> **Problem details**: Please find the lines in the entries below that contain the word "logo", and copy each one.
** Opening Given data block **
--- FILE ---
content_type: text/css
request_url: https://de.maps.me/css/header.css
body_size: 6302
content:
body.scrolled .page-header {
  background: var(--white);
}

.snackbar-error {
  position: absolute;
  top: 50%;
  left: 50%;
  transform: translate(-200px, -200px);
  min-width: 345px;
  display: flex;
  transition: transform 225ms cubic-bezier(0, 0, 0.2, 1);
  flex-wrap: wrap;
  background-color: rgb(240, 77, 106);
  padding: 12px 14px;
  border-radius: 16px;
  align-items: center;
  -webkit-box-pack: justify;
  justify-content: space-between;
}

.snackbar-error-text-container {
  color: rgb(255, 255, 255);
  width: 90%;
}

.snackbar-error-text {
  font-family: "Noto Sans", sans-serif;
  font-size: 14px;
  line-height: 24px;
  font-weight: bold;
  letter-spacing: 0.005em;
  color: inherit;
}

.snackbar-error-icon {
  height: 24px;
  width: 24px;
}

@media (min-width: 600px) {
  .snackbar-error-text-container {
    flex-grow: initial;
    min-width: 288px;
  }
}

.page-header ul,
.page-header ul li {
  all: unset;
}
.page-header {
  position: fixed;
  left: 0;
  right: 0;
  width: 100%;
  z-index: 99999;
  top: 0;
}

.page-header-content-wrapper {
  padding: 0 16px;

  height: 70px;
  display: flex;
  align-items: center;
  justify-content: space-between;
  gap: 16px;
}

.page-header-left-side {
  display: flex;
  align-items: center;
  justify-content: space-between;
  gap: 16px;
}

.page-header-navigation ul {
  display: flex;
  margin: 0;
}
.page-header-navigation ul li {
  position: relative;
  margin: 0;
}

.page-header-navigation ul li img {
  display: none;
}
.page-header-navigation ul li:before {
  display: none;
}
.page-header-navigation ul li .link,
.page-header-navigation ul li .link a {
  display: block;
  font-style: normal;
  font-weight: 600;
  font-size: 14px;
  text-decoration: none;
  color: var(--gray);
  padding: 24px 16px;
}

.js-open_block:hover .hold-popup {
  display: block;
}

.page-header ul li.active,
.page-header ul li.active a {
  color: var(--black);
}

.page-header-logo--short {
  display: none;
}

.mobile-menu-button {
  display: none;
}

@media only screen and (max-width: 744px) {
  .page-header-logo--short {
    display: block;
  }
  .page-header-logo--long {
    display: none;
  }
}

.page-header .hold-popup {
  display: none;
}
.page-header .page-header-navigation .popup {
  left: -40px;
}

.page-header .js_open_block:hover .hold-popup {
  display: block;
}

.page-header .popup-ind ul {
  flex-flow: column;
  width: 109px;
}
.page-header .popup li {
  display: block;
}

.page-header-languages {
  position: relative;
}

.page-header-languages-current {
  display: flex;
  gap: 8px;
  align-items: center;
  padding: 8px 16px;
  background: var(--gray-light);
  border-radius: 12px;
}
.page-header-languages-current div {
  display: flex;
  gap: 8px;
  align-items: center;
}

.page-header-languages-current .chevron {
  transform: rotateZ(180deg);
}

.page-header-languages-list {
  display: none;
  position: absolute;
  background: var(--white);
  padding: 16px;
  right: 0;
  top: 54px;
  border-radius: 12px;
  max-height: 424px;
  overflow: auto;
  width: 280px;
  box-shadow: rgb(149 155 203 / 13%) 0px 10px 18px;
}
** Closing Given data block **
> **Answer box**:
.page-header-logo--short {
  .page-header-logo--short {
  .page-header-logo--long {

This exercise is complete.